In my last post, I introduced the idea that measurement should first and foremost be a tool to help organizations improve their impact. A natural question follows that assertion: Which type of measurement best accomplishes this purpose, monitoring or evaluation?
To get at an answer, think about the differences between the two. Performance monitoring (sometimes called performance management) is the continuous tracking and analysis of program, operational, and financial data—usually done by an organization’s own staff through a data system. Evaluation is periodic studies or assessments, typically to achieve deeper understanding about programs and conducted by third-parties. (The most common type of evaluation is impact evaluation, which seeks to prove the effectiveness of a program, though there are other types as well, including implementation evaluation and needs assessment.)
Which type is better suited to helping organizations improve their impact? I think the answer is both—and neither. Performance monitoring is great because, done well, it means that the organization can learn in real time and use what it learns immediately to guide decision making. Monitoring also builds the capacity of staff to integrate measurement into how they do their work, and it is generally cost effective. The problem is that, very often, monitoring is not rigorous enough for organizations to use its findings to make changes to their model confidently; for example, deciding which beneficiaries they should target or which program components they should strengthen, continue, or eliminate. A staff member at one leading evaluation firm recently told me that across his firm’s evaluations historically, he did not see a correlation between the outcomes a program reports (from performance monitoring) and the outcomes the evaluation firm finds when it does a rigorous study. Why is that? Because organizations often lack the expertise and resources to do deep analytics on the data they collect, to compare their performance to a carefully-matched comparison group, and so on.
As you can probably guess, evaluation has the opposite problem. While it can provide deep learning that enables clients to improve their program models, evaluations typically are more expensive and take longer to share back data and insights. Those organizations lucky enough to undertake them typically get data back far too late to make real-time decisions; what’s more, the data is often presented in reports that are difficult for the organization’s staff to understand. One organization I worked with got an evaluation study back so late that it had already changed the model it had originally contracted to evaluate!
Now imagine there was something to fill the "missing middle." Some type of measurement that was rigorous enough to provide the right signals, affordable enough that organizations can undertake the task in the first place, fast enough so organizations can make decisions, and understandable enough to transfer skills and build capacity.

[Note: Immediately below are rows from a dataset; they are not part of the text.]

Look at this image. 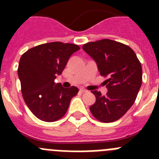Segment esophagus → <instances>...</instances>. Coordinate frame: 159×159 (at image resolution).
<instances>
[{
  "instance_id": "obj_1",
  "label": "esophagus",
  "mask_w": 159,
  "mask_h": 159,
  "mask_svg": "<svg viewBox=\"0 0 159 159\" xmlns=\"http://www.w3.org/2000/svg\"><path fill=\"white\" fill-rule=\"evenodd\" d=\"M80 92H88V90L84 89V88H80Z\"/></svg>"
}]
</instances>
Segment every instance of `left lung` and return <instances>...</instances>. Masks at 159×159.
I'll list each match as a JSON object with an SVG mask.
<instances>
[{"mask_svg":"<svg viewBox=\"0 0 159 159\" xmlns=\"http://www.w3.org/2000/svg\"><path fill=\"white\" fill-rule=\"evenodd\" d=\"M83 49L95 60L108 92L92 91L95 102L90 107L92 116L102 123L123 117L134 104L143 82L141 63L129 46L109 39L88 42Z\"/></svg>","mask_w":159,"mask_h":159,"instance_id":"obj_1","label":"left lung"}]
</instances>
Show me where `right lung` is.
<instances>
[{"mask_svg": "<svg viewBox=\"0 0 159 159\" xmlns=\"http://www.w3.org/2000/svg\"><path fill=\"white\" fill-rule=\"evenodd\" d=\"M80 49L75 43L51 42L29 49L20 59L17 73L24 100L42 121L61 119L78 93L76 87L64 88L54 80L64 71L70 57Z\"/></svg>", "mask_w": 159, "mask_h": 159, "instance_id": "right-lung-1", "label": "right lung"}]
</instances>
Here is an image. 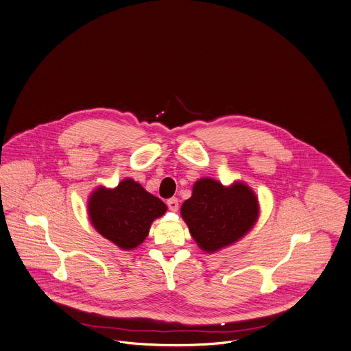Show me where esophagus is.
<instances>
[{
    "label": "esophagus",
    "mask_w": 351,
    "mask_h": 351,
    "mask_svg": "<svg viewBox=\"0 0 351 351\" xmlns=\"http://www.w3.org/2000/svg\"><path fill=\"white\" fill-rule=\"evenodd\" d=\"M167 204H168V208H169L172 212H176V210L179 209V199H178V198H169V199L167 201Z\"/></svg>",
    "instance_id": "obj_1"
}]
</instances>
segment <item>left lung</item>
<instances>
[{
	"label": "left lung",
	"mask_w": 351,
	"mask_h": 351,
	"mask_svg": "<svg viewBox=\"0 0 351 351\" xmlns=\"http://www.w3.org/2000/svg\"><path fill=\"white\" fill-rule=\"evenodd\" d=\"M180 215L197 245L213 254L237 243L255 226L259 201L250 186L234 182L226 187L202 178L193 186V194L180 208Z\"/></svg>",
	"instance_id": "1"
}]
</instances>
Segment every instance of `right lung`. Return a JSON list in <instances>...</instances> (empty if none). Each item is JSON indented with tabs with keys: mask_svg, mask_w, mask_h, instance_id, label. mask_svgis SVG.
<instances>
[{
	"mask_svg": "<svg viewBox=\"0 0 351 351\" xmlns=\"http://www.w3.org/2000/svg\"><path fill=\"white\" fill-rule=\"evenodd\" d=\"M167 209L160 198L130 178L114 189L97 187L88 199L92 226L100 236L125 251L146 240L152 223Z\"/></svg>",
	"mask_w": 351,
	"mask_h": 351,
	"instance_id": "right-lung-1",
	"label": "right lung"
}]
</instances>
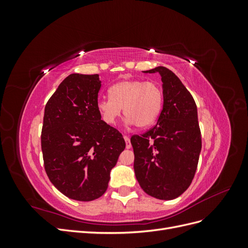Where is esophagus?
Listing matches in <instances>:
<instances>
[{
  "instance_id": "esophagus-1",
  "label": "esophagus",
  "mask_w": 248,
  "mask_h": 248,
  "mask_svg": "<svg viewBox=\"0 0 248 248\" xmlns=\"http://www.w3.org/2000/svg\"><path fill=\"white\" fill-rule=\"evenodd\" d=\"M124 140H125V141H126V149H130V148H131V142H130L129 137L124 136Z\"/></svg>"
}]
</instances>
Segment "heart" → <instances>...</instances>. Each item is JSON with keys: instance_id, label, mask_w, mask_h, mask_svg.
I'll list each match as a JSON object with an SVG mask.
<instances>
[{"instance_id": "heart-1", "label": "heart", "mask_w": 248, "mask_h": 248, "mask_svg": "<svg viewBox=\"0 0 248 248\" xmlns=\"http://www.w3.org/2000/svg\"><path fill=\"white\" fill-rule=\"evenodd\" d=\"M109 98H101L96 103L97 110L108 125L117 123L124 114L127 123L136 124L145 129L158 119L163 103V95L159 86L153 81L142 79H125L112 85Z\"/></svg>"}]
</instances>
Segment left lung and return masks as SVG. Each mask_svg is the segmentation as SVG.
I'll return each mask as SVG.
<instances>
[{
  "instance_id": "8db88e82",
  "label": "left lung",
  "mask_w": 248,
  "mask_h": 248,
  "mask_svg": "<svg viewBox=\"0 0 248 248\" xmlns=\"http://www.w3.org/2000/svg\"><path fill=\"white\" fill-rule=\"evenodd\" d=\"M158 72L163 107L157 124L130 140L133 169L141 189L158 200H174L188 188L202 149L198 108L191 94L171 70L163 66L144 71Z\"/></svg>"
}]
</instances>
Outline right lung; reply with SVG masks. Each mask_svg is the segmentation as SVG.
<instances>
[{"label":"right lung","mask_w":248,"mask_h":248,"mask_svg":"<svg viewBox=\"0 0 248 248\" xmlns=\"http://www.w3.org/2000/svg\"><path fill=\"white\" fill-rule=\"evenodd\" d=\"M98 74L72 73L44 108L41 149L46 174L67 198L90 202L107 191L125 140L97 110Z\"/></svg>","instance_id":"obj_1"}]
</instances>
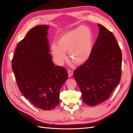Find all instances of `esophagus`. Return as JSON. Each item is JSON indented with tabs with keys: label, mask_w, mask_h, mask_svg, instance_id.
<instances>
[{
	"label": "esophagus",
	"mask_w": 133,
	"mask_h": 133,
	"mask_svg": "<svg viewBox=\"0 0 133 133\" xmlns=\"http://www.w3.org/2000/svg\"><path fill=\"white\" fill-rule=\"evenodd\" d=\"M68 74H69V77H71V76L73 75V71L71 70H68Z\"/></svg>",
	"instance_id": "obj_1"
}]
</instances>
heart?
Wrapping results in <instances>:
<instances>
[{"instance_id": "1", "label": "heart", "mask_w": 133, "mask_h": 133, "mask_svg": "<svg viewBox=\"0 0 133 133\" xmlns=\"http://www.w3.org/2000/svg\"><path fill=\"white\" fill-rule=\"evenodd\" d=\"M58 45L52 44L51 52L56 63L61 64L68 52L70 60L82 64L88 60L92 52V35L86 26H81L65 32L59 38Z\"/></svg>"}]
</instances>
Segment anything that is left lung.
I'll use <instances>...</instances> for the list:
<instances>
[{
    "label": "left lung",
    "mask_w": 133,
    "mask_h": 133,
    "mask_svg": "<svg viewBox=\"0 0 133 133\" xmlns=\"http://www.w3.org/2000/svg\"><path fill=\"white\" fill-rule=\"evenodd\" d=\"M99 33L89 59L73 76L86 104L94 106L108 99L119 83L122 52L113 34L98 24Z\"/></svg>",
    "instance_id": "8db88e82"
}]
</instances>
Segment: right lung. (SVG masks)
I'll return each mask as SVG.
<instances>
[{"label":"right lung","instance_id":"add662e5","mask_svg":"<svg viewBox=\"0 0 133 133\" xmlns=\"http://www.w3.org/2000/svg\"><path fill=\"white\" fill-rule=\"evenodd\" d=\"M49 26L31 29L17 44L12 69L22 94L34 106L44 110L59 103V92L68 78L66 70L55 66L47 37Z\"/></svg>","mask_w":133,"mask_h":133}]
</instances>
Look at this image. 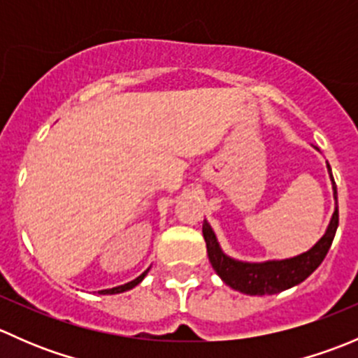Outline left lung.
<instances>
[{"label":"left lung","mask_w":358,"mask_h":358,"mask_svg":"<svg viewBox=\"0 0 358 358\" xmlns=\"http://www.w3.org/2000/svg\"><path fill=\"white\" fill-rule=\"evenodd\" d=\"M327 171H329L331 182H333L334 201H338V192H336V183L329 164H327ZM338 222L339 215L338 202H336L334 213L331 216L326 234L317 241L315 246H312L301 255L292 256V258L268 259V262L259 263L241 262V259L230 258L229 255H225L223 249L220 248L218 239H216L208 220H204V223H202V236L206 241L209 263L227 286L249 296L277 294V292L289 289L292 286H298L299 282H303L306 277L315 272L317 266L324 262L331 244H333Z\"/></svg>","instance_id":"8db88e82"}]
</instances>
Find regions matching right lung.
Masks as SVG:
<instances>
[{
    "instance_id": "1",
    "label": "right lung",
    "mask_w": 358,
    "mask_h": 358,
    "mask_svg": "<svg viewBox=\"0 0 358 358\" xmlns=\"http://www.w3.org/2000/svg\"><path fill=\"white\" fill-rule=\"evenodd\" d=\"M149 270H150V266L145 270V272L142 273V275H138L135 280H131V282L122 284V286H117V287H112V289H102V291H99V294H119V292H124V291L133 289V287L138 286V284L142 282L143 279H145V275H147V273H149Z\"/></svg>"
}]
</instances>
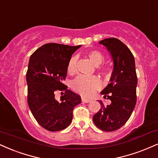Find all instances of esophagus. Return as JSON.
<instances>
[{"instance_id":"1","label":"esophagus","mask_w":158,"mask_h":158,"mask_svg":"<svg viewBox=\"0 0 158 158\" xmlns=\"http://www.w3.org/2000/svg\"><path fill=\"white\" fill-rule=\"evenodd\" d=\"M81 102H85V103H88V102H90V99H87V98H86L82 97V98H81Z\"/></svg>"}]
</instances>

Over the past few months, I’ve gotten some "weak signals" suggesting this missing middle might finally be getting filled. TCC Group recently shared a new form of evaluation it calls "research and development"—which it describes as quick and inclusive (program leaders and evaluators meet often to analyze data, identify meaningful insights, and make improvements). A new organization focused on rigorous evaluation in global development, ID Insight, describes its approach as "client-centered, timely, affordable, and guiding managerial decision-making." And a leading evaluation firm recently shared that one of its biggest growth opportunities is in ‘mini-RCTs’ (or randomized control trials), which it described as gold-standard impact evaluations that take under six months.
How do all three of these approaches get the "best of both worlds?" They focus on evaluating "proximate outcomes" or the outcomes that the program most directly achieves. For a tutoring program, this approach might focus on improvements in mathematics grades as opposed to high school graduation rates. For a malaria treatment program, this approach might focus on proper bed net use by clients as opposed to reduction in malaria. These evaluations would then rely on literature reviews that show how the shorter-term outcomes studied lead to the longer-term outcomes not studied. Of course, therein lies the big limitation: Such evaluations could provide misleading signals if performed on interventions where the literature doesn’t adequately demonstrate clear ties between short- and long-term outcomes in the specific context in which an organization is operating.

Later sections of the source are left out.